REQUEST A: According to the review of A Cock And Bull Story, which novel is the film adapted from?
REQUEST B: List every role that the review of A Cock And Bull Story says Steve Coogan plays.
REQUEST C: Pick up the review of A Cock And Bull Story after its final sentence and extend it.

PASSAGE:
****

Swinging in on its own inverted commas, Michael Winterbottom’s meta-comedy crawls inside giant wombs, star vanity, bad teeth and filmmaking itself. It’s a burst of delightful paradoxes. From Laurence Sterne’s unreadable, unfilmable 18th century novel The Life And Opinions Of Tristram Shandy, Gentleman, Winterbottom and screenwriter Frank Cottrell Boyce construct a movie that’s both hugely watchable and a wily exercise in adaptation. How do they succeed? By embracing their inevitable failure to adapt and creating a clever film that delights in being plain silly.
The narrative pretzel begins as Tristram Shandy futilely attempts to narrate his own life story. Steve Coogan is Tristram. He is also Tristram’s father. And he is also Steve Coogan, the vain, narcissistic actor playing the previous two roles. Keeping up? Packing endless tricks, tics and in-jokes between its layers of reality and fiction, A Cock And Bull Story’s shrewd, affectionate cuffs at star egotism and insecurity come via an incredibly ballsy show from Coogan, ribbing his own reputation for both. He’s also immensely generous to co-star Rob Brydon, who, in a wicked irony, comes close to stealing the movie. Their semi-improv bickering is a treat – off-set bookends see the comedians joust about star billing (“It’s a co-lead”) and the colour of Brydon’s teeth (“Pub ceiling”). In between it’s rarely half as funny, but if Winterbottom’s unruly exercise in postmodern absurdism seems to have been thrown together for fun, it’s probably all the better for it.

****

ENTRIES SHOWN:

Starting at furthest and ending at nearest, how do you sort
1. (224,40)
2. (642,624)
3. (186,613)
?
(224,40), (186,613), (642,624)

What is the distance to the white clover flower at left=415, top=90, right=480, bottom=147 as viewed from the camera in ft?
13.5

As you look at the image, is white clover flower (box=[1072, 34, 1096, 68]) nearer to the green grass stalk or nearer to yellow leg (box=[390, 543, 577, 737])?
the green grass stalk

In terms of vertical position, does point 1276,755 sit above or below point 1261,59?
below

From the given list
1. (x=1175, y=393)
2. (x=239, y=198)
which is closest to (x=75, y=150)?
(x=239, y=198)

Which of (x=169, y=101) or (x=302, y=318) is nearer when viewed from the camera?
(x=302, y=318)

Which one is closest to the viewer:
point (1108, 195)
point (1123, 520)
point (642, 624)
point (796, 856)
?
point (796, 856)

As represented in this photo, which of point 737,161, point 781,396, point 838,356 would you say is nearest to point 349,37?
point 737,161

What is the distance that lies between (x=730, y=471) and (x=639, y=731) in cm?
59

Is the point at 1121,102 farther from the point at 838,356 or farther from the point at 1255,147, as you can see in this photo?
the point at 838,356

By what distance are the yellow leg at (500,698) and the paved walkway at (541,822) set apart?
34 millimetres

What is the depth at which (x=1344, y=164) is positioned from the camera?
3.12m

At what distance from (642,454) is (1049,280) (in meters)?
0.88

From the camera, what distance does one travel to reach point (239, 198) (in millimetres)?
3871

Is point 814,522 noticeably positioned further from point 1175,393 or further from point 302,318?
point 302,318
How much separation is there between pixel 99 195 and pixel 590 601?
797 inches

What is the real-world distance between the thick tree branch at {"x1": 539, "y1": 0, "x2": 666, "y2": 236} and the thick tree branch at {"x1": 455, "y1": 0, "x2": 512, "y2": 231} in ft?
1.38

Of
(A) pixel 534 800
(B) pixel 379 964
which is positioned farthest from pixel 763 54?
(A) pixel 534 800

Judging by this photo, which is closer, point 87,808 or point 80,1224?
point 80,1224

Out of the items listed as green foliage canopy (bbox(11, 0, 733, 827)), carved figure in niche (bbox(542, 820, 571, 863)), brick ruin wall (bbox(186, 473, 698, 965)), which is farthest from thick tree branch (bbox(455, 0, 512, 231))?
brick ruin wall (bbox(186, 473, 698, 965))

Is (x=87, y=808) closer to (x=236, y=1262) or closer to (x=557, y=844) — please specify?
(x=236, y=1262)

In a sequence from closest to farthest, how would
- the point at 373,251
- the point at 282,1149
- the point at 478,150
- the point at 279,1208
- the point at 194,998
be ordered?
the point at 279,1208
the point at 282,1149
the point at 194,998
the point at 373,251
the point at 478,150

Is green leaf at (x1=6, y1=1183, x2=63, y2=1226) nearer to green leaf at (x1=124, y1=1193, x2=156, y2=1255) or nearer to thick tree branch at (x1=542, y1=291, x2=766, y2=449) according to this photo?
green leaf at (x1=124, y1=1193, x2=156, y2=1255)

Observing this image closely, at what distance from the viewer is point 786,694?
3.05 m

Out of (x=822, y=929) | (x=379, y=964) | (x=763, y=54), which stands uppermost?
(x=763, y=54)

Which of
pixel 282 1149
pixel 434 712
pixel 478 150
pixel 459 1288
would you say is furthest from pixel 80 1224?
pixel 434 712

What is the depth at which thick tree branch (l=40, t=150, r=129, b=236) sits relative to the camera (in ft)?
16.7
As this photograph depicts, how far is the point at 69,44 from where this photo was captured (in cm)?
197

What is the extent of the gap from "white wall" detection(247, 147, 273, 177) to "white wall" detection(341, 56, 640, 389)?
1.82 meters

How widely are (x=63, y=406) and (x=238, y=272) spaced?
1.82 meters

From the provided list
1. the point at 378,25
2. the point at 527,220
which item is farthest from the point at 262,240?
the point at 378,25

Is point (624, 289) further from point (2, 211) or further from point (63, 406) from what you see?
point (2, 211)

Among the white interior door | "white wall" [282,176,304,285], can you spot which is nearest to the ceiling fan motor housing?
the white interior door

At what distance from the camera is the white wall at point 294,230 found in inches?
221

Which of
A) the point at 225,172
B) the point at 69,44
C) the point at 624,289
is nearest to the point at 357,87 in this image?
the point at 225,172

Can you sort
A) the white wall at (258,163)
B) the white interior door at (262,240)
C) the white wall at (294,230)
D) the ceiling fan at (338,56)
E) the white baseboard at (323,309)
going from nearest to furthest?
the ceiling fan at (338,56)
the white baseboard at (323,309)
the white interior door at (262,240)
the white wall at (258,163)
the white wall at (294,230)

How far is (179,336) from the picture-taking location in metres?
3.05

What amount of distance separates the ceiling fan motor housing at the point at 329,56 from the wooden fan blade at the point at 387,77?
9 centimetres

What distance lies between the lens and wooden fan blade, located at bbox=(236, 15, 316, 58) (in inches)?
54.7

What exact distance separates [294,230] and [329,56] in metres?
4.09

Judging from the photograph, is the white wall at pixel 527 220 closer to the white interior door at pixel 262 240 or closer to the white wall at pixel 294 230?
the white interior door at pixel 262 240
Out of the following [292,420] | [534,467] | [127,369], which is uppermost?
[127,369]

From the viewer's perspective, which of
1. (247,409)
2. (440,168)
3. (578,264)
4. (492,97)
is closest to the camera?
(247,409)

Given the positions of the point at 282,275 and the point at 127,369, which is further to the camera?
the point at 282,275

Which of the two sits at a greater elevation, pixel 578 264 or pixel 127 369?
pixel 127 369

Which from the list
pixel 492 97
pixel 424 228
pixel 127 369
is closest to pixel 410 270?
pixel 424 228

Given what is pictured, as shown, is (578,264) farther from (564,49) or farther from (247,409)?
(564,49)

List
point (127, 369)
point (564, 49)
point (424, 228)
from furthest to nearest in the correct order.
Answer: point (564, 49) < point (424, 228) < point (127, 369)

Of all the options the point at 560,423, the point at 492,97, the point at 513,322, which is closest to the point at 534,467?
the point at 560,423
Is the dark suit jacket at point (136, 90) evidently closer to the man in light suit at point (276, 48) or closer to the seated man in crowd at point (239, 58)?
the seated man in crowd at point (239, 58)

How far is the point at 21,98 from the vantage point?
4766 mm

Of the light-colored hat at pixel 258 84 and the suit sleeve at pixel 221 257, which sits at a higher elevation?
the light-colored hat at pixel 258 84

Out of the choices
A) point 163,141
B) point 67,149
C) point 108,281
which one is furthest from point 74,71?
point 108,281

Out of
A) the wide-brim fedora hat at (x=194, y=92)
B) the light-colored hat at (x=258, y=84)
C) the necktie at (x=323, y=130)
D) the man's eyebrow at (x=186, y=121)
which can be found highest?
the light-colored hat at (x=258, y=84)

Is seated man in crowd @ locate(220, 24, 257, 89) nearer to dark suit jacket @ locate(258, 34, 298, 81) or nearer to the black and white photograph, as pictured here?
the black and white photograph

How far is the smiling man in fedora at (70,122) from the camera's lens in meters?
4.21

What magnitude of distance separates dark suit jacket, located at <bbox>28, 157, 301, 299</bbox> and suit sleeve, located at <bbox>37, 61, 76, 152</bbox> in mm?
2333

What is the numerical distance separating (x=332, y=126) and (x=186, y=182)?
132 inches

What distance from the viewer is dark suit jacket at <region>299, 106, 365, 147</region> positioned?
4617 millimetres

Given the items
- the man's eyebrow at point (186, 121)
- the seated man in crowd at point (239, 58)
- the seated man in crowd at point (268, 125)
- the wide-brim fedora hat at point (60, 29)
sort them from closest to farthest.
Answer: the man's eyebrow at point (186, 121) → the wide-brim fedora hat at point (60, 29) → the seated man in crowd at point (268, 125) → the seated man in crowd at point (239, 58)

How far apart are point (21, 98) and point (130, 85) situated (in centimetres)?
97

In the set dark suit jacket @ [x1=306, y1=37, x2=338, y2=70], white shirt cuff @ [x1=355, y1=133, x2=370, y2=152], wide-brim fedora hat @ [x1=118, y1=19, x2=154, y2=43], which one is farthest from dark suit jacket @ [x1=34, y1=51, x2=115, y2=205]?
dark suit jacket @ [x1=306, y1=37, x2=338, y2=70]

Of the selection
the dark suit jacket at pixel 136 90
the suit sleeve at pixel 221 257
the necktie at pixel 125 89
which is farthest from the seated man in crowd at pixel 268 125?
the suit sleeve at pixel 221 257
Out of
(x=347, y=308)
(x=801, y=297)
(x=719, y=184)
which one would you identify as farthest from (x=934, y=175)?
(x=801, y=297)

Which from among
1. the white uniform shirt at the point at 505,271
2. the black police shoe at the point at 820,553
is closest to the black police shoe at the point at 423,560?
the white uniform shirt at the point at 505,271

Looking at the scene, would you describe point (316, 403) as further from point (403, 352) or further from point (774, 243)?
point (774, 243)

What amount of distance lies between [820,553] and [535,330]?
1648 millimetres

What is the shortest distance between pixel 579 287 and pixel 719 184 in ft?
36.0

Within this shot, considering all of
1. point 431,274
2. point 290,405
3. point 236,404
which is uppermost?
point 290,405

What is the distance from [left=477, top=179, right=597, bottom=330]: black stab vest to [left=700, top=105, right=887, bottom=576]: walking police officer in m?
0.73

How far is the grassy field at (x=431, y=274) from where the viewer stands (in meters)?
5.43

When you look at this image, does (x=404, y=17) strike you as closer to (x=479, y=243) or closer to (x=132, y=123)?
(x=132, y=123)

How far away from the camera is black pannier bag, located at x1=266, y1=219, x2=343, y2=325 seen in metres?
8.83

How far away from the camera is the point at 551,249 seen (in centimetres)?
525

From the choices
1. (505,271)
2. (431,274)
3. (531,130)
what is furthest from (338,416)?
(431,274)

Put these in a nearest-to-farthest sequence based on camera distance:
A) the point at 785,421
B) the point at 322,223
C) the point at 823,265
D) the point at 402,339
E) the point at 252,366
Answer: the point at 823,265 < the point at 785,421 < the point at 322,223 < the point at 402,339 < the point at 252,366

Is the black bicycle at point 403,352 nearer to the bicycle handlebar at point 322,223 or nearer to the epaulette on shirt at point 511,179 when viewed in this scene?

****

EXPECTED OUTPUT A: Laurence Sterne's 18th century novel The Life And Opinions Of Tristram Shandy, Gentleman.

EXPECTED OUTPUT B:
- Tristram
- Tristram's father
- Steve Coogan, the vain, narcissistic actor playing the other two roles

EXPECTED OUTPUT C:
The disc is interesting because, as alluded to by Coogan’s character, the film already functions as its own DVD on-set extra; thus the brief Making Of and extended/deleted scenes seem a little redundant. But then comes Coogan and Brydon’s commentary... “You very much expose yourself when you’re doing improvisation,” intones Coogan. “Yes, it’s about trusting the other actor,” agrees Brydon. “There’s even trust involved in doing this commentary. For example, I had no idea until I arrived that we would be doing it naked.” See also the footage from the premiere party... Fast Show co-creator Charlie Higson after a few too many drinks: “When the fuck is Michael fucking Winterbottom going to cast me in one of his fucking films?”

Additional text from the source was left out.